Astronomers have known since the 1700s that a significant fraction of stars belong to binary or multiple systems. But what is that fraction? Given the observed fact that most solar-size and larger stars reside in binaries, many astronomers have concluded that more than half of our galaxy's stars belong to multiple-star systems.
But a new study by Charles Lada (Harvard-Smithsonian Center for Astrophysics) shows that conventional wisdom is almost certainly wrong. The problem, says Lada, is that astronomers have neglected to consider our galaxy's most common stellar denizens: red dwarfs (spectral type M). These low-mass, low-luminosity stars make up more than 70 percent of all the stars in the Milky Way.
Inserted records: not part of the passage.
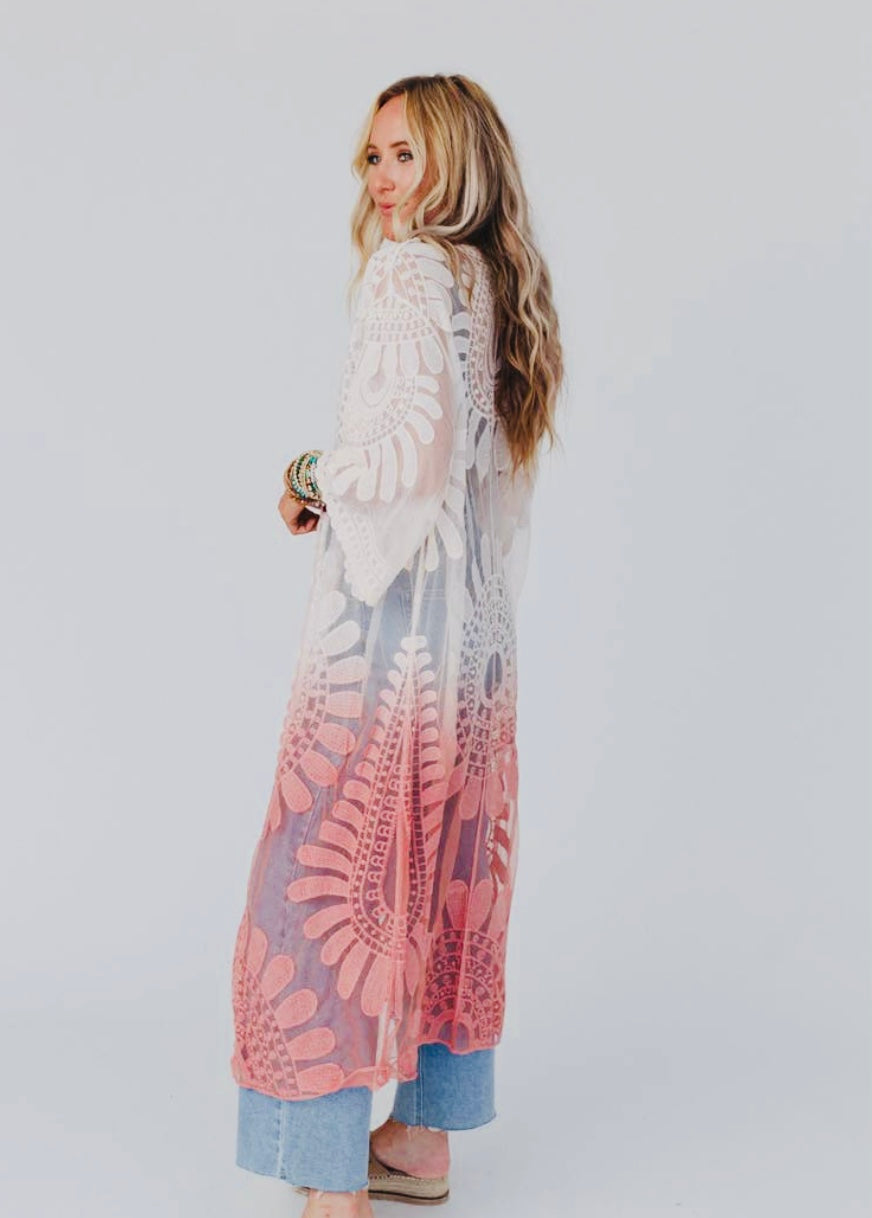 Poolside Ombré Lace Kimono-Rose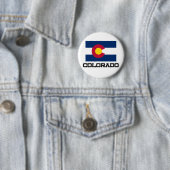 Badge Rond 5 Cm Drapeau du Colorado (En situation)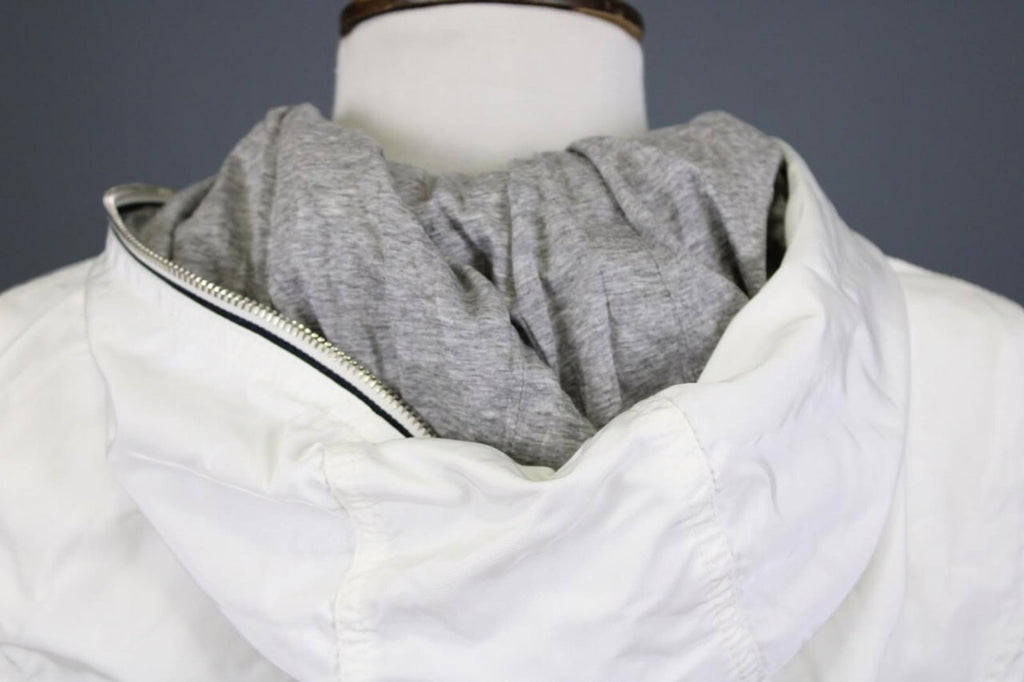 DUVETICA White Lightweight Hooded Full Zip Long Jacket – Size 44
Lada cites surveys from groups led by Geoff Marcy (University of California, Berkeley), Neil Reid (Space Telescope Science Institute), Xavier Delfosse (Astrophysical Laboratory of Grenoble, France), and others that find that the single-star fraction among red dwarfs is very high. And because red dwarfs are the dominant population of stars, single stars must account for upwards of two-thirds of all stellar systems in the galaxy Lada concludes in his paper, which has been submitted to Astrophysical Journal Letters.
"By assembling these pieces of the puzzle, the picture that emerged was the complete opposite of what most astronomers have believed," says Lada.
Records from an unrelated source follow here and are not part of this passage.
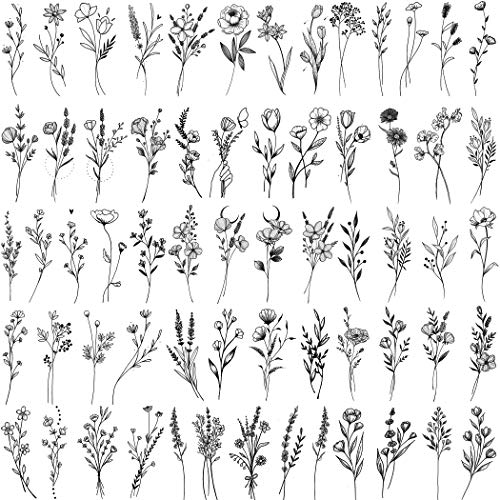 15 Sheets FANRUI Tiny Branch Black Flower Temporary Tattoos For Women Girl Floral Bouquet Small Tattoo Temporary Wild Plant Lavender Sweet Pea Larkspur Fake Tatoo Adults Face Hands Kids Kit Sticker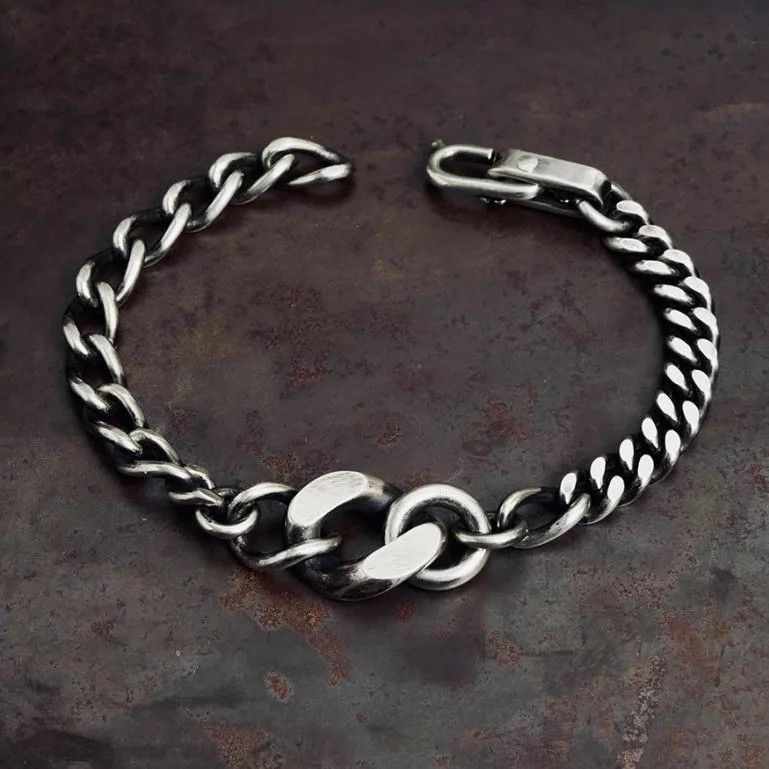 Werkstatt Munchen Werkstatt Munchen M2528 Silver Heavy Scratch Mixed Chain Size ONE SIZE - 5 Thumbnail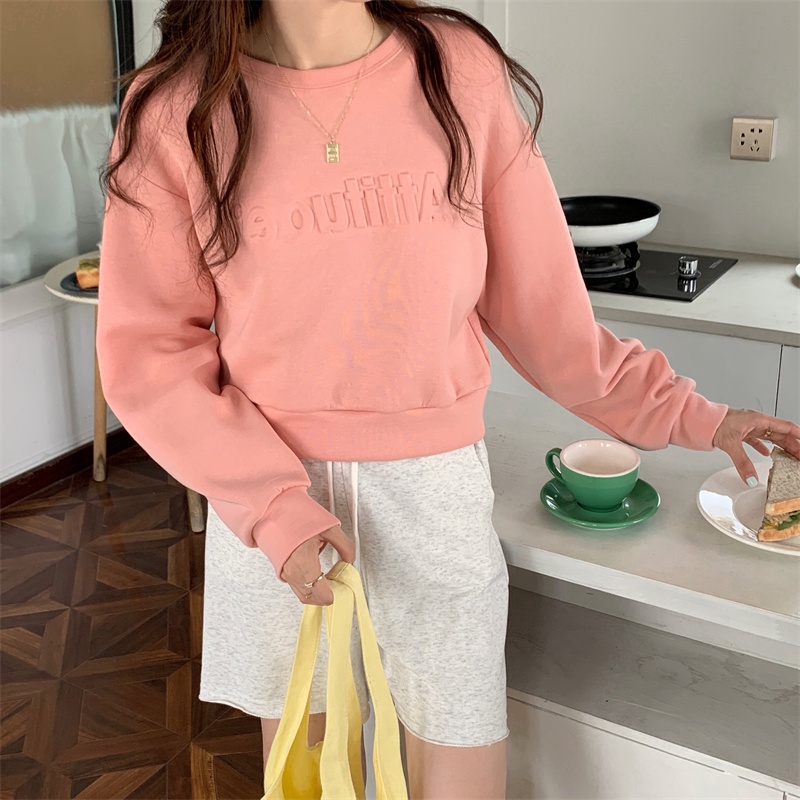 SUXI Áo Sweater Thể Thao Tay Dài Cổ Tròn Màu Sắc Đơn Giản In Chữ Thời Trang Mùa Thu Cho Nữ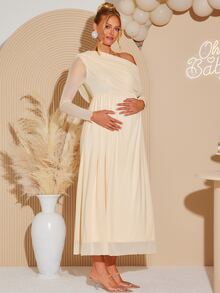 Loomaby Maternity Solid Color Ruched Asymmetrical Shoulder Long Sleeve Elegant Chic Dress Gender Reveal Baby Shower Autumn Wedding White - Apricot - View 6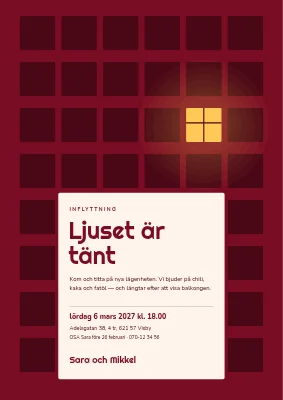 Inflyttningsfest — ett upplyst fönster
These results are consistent with the findings of the ongoing RECONS study at Georgia State University, which surveys the Sun's local neighborhood. The RECONS study has found that only 43 of the 171 primary red dwarfs within 10 parsecs (32.6 light-years) of the Sun have either another red dwarf or brown dwarf as a companion. "This is a lower limit, of course, because we're still uncovering companions," says RECONS team leader Todd Henry. "But we've known that the binary fraction of red dwarfs is much lower than the fraction for more massive stars."
Studies like these have important ramifications for theories of star and planet formation, since planets probably have an easier time forming around single stars than they do in binary systems. In fact, a low-mass planet was announced earlier this week around a solitary red dwarf.
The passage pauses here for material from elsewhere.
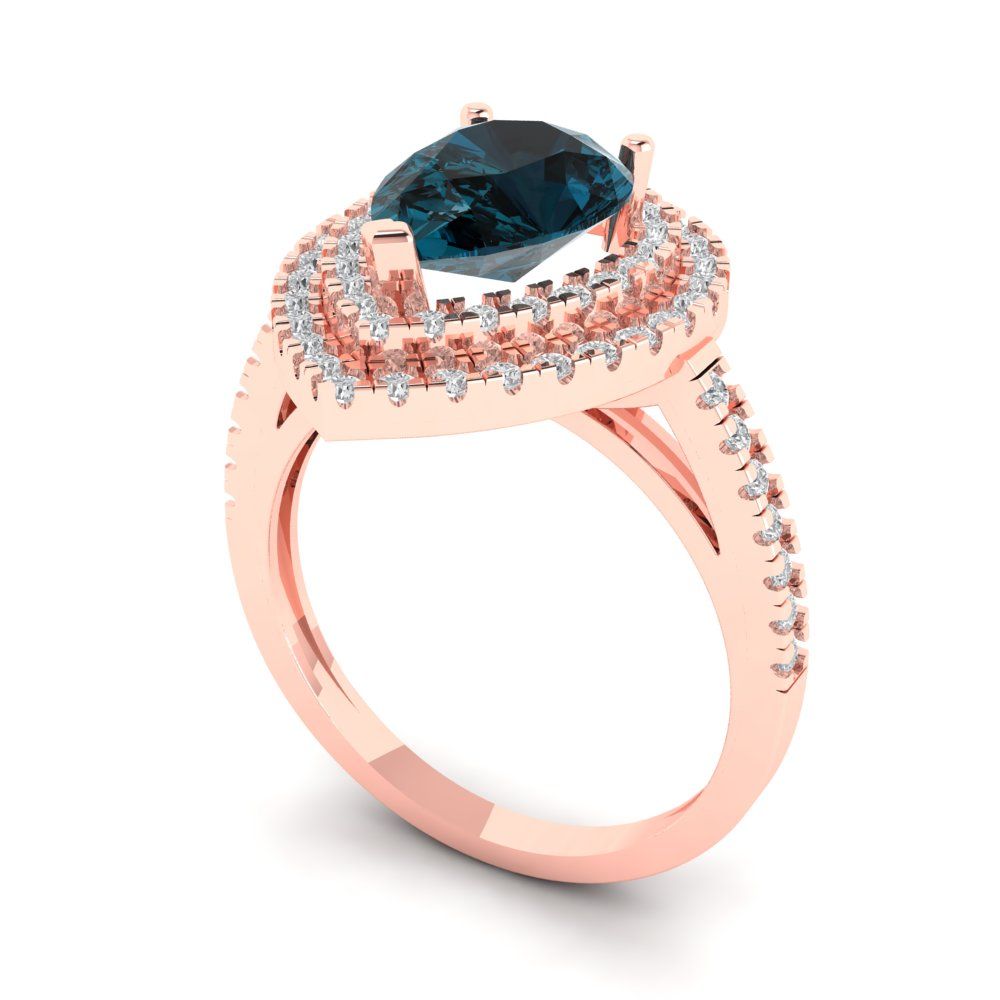 2.48 cttw Natural London Blue Topaz Hidden Halo Engagement Ring - Solid Rose Gold (VVS1, Pear Cut,10X7mm )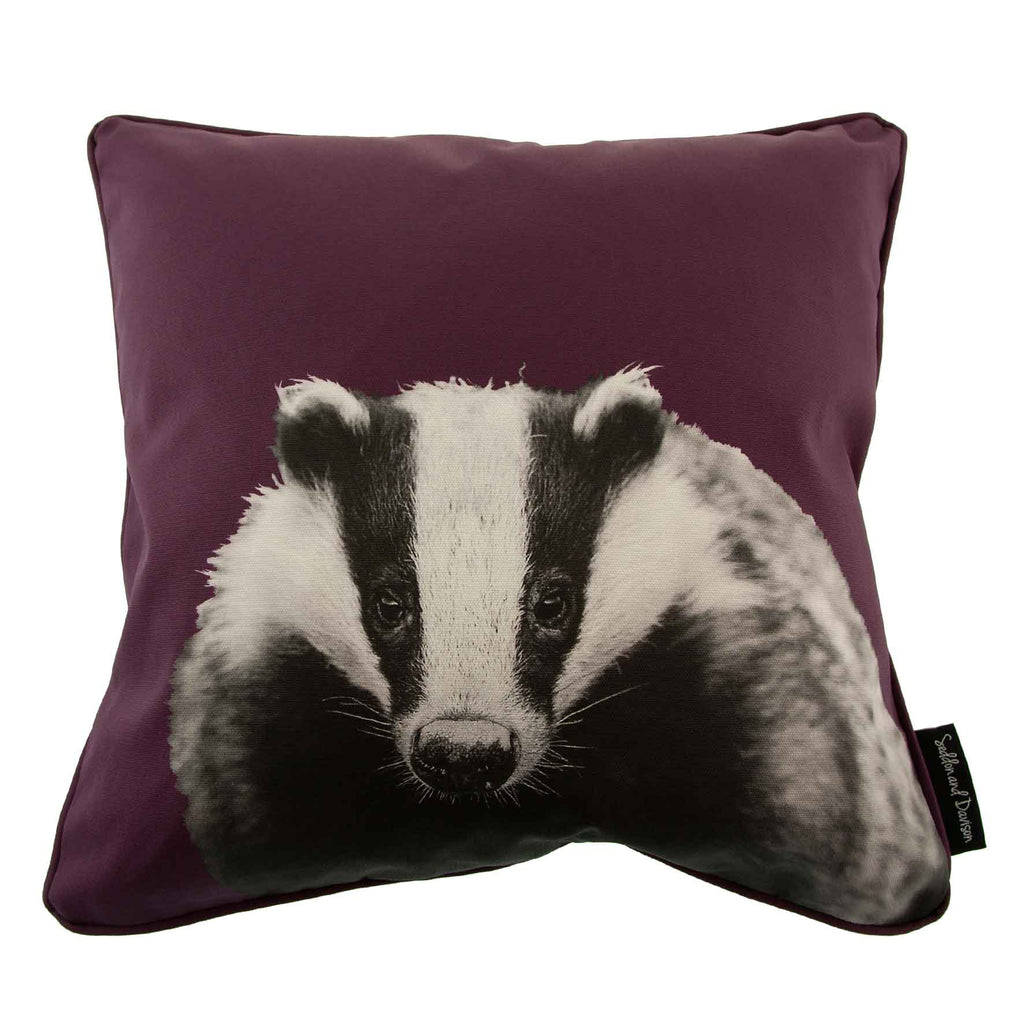 Badger Cushion - Mulberry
But the news isn't all bad for binary-star planets. At the American Astronomical Society meeting earlier this month, Henry and his Georgia State colleague Deepak Raghavan found that 29 of 131 stars known to host at least one exoplanet also have a stellar companion. Theoretical models by Alan Boss (Carnegie Institution of Washington) suggest that a distant stellar companion's gravity can actually induce planet birth around a star by triggering the coalescence of dense gas clumps within a protoplanetary disk. The clumps quickly collapse to form gas-giant planets. Jack Lissauer (NASA/Ames Research Center) presented his group's findings that Earth-size planets can form in wide orbits around two stars in a tight binary and in close orbits around one of the two stars in a widely separated binary.
"The take-home message is that half of all wide binary-star systems can harbor planets because the separation is great enough to permit both the formation and the subsequent stability of the resulting planetary orbits," says Marcy, coleader of the team that has discovered more than half of the 170-plus known exoplanets. "There are surely tens of billions of Sun-like stars in the galaxy that can easily harbor planets."